The backend provides the intelligence that makes your product valuable. This chapter covers implementing the server-side components of a local AI product: model integration, data handling, API design, and performance optimization.

Model Integration

Local AI models require different integration patterns than cloud APIs. You handle model selection, loading, inference optimization, and hardware utilization yourself.

# src/models/inference.py
import torch
from transformers import AutoModelForCausalLM, AutoTokenizer

class LocalModel:
    def __init__(self, model_path: str, device: str = "auto"):
        self.tokenizer = AutoTokenizer.from_pretrained(model_path)
        self.model = AutoModelForCausalLM.from_pretrained(
            model_path,
            torch_dtype=torch.float16,
            device_map=device
        )
    
    def generate(self, prompt: str, max_tokens: int = 256) -> str:
        inputs = self.tokenizer(prompt, return_tensors="pt")
        inputs = {k: v.to(self.model.device) for k, v in inputs.items()}
        
        outputs = self.model.generate(
            **inputs,
            max_new_tokens=max_tokens,
            temperature=0.7,
            do_sample=True
        )
        
        return self.tokenizer.decode(outputs[0], skip_special_tokens=True)

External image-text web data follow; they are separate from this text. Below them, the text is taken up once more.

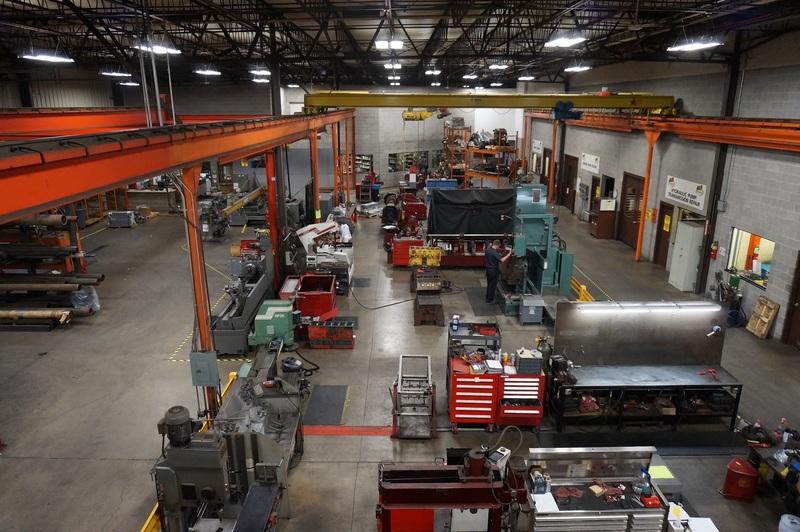 Engine Repair Engine Manufacturing Construction Trucks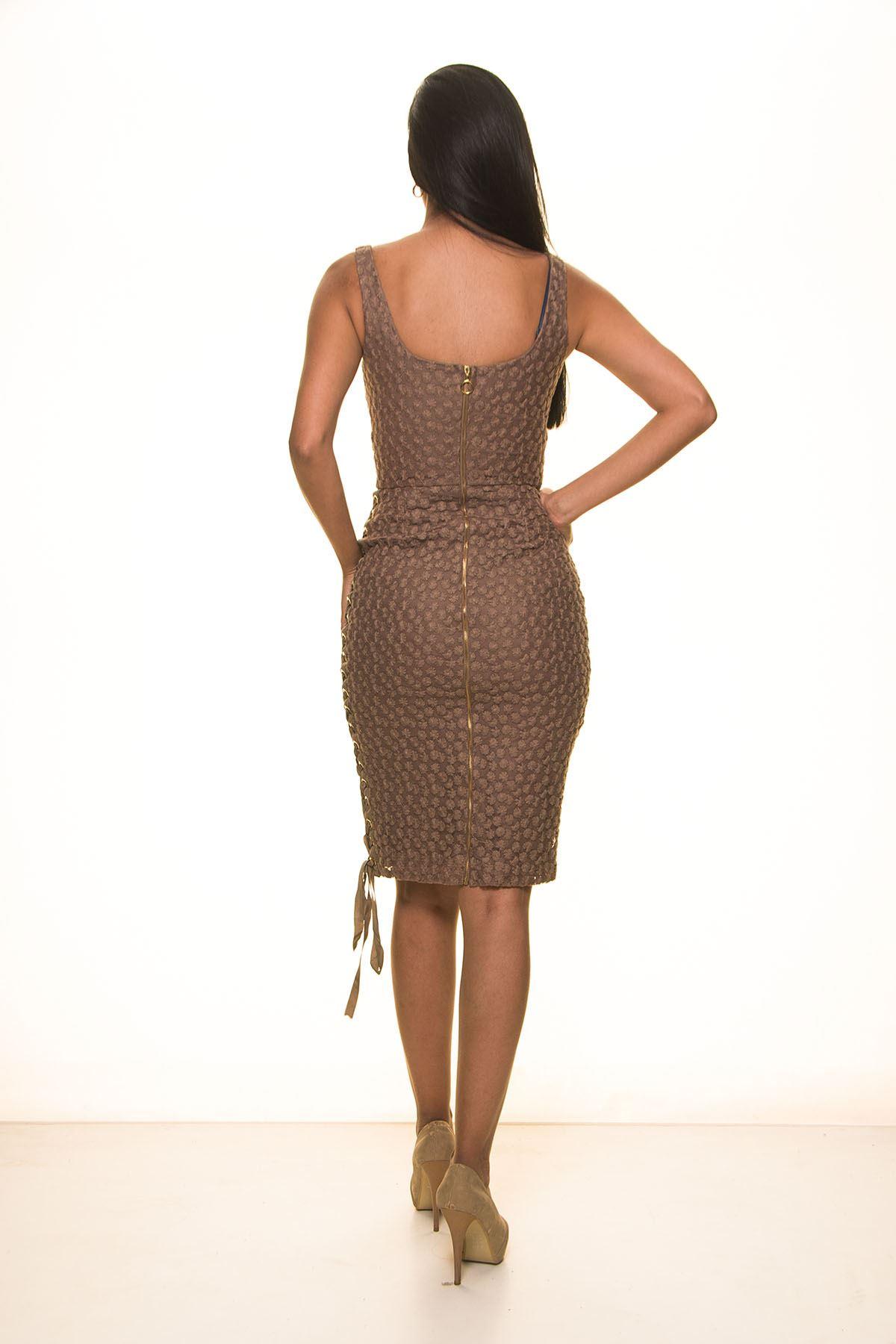 Vizon Askılı Elbise 4E-1101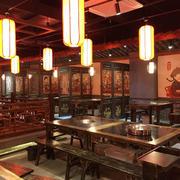 中式风格古典精致火锅店设计装修效果图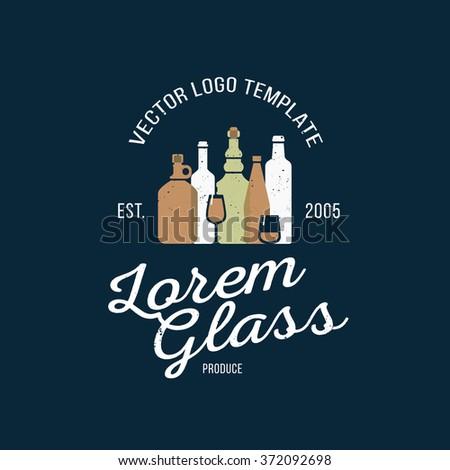 Alcoholic Drinks Logo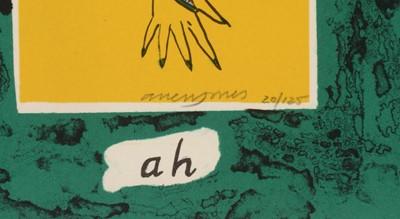 Lot 611 - Allen Jones  - lithograph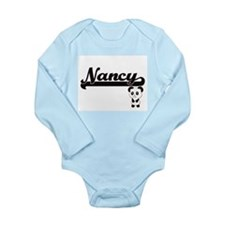 Nancy Classic Retro Name Design with Pan Body Suit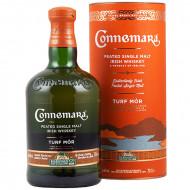 Whiskey Connemara Turf Mor 700 ml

This pattern loads the model once and reuses it across requests. For production, consider model quantization to reduce memory requirements or batching strategies to improve throughput.

API Design

Design APIs that are simple to use correctly and difficult to misuse. Follow REST conventions for resource-oriented interfaces. Use clear endpoint names, consistent response formats, and appropriate HTTP status codes.

# src/api/routes.py
from fastapi import FastAPI, HTTPException
from pydantic import BaseModel

app = FastAPI()

class QueryRequest(BaseModel):
    text: str
    max_results: int = 10

class QueryResponse(BaseModel):
    results: list[dict]
    query: str
    processing_time_ms: float

@app.post("/search", response_model=QueryResponse)
async def search(request: QueryRequest):
    if not request.text.strip():
        raise HTTPException(status_code=400, detail="Query text required")
    
    results = perform_search(request.text, request.max_results)
    return QueryResponse(
        results=results,
        query=request.text,
        processing_time_ms=calculate_time()
    )

Document your API with examples showing successful requests, error cases, and expected response formats.

Data Storage

Local products need local data management. SQLite handles most use cases without external dependencies. For more complex needs, consider SQLite with full-text search extensions or embedded document stores.

# src/data/storage.py
import sqlite3
from contextlib import contextmanager

@contextmanager
def get_db(db_path: str = "data/app.db"):
    conn = sqlite3.connect(db_path)
    conn.row_factory = sqlite3.Row
    try:
        yield conn
    finally:
        conn.close()

def init_schema():
    with get_db() as conn:
        conn.executescript("""
            CREATE TABLE IF NOT EXISTS documents (
                id INTEGER PRIMARY KEY,
                path TEXT UNIQUE,
                content TEXT,
                indexed_at TIMESTAMP DEFAULT CURRENT_TIMESTAMP
            );
            
            CREATE TABLE IF NOT EXISTS search_logs (
                id INTEGER PRIMARY KEY,
                query TEXT,
                results_count INTEGER,
                created_at TIMESTAMP DEFAULT CURRENT_TIMESTAMP
            );
        """)

Performance Considerations

Local AI inference is computationally expensive. Optimize by:

Caching frequent queries and their results
Using smaller models for simple tasks
Loading models once and keeping them in memory
Processing documents in batches when indexing
Using quantization to fit larger models in memory

Measure performance with profiling tools and optimize only the bottlenecks your measurements reveal.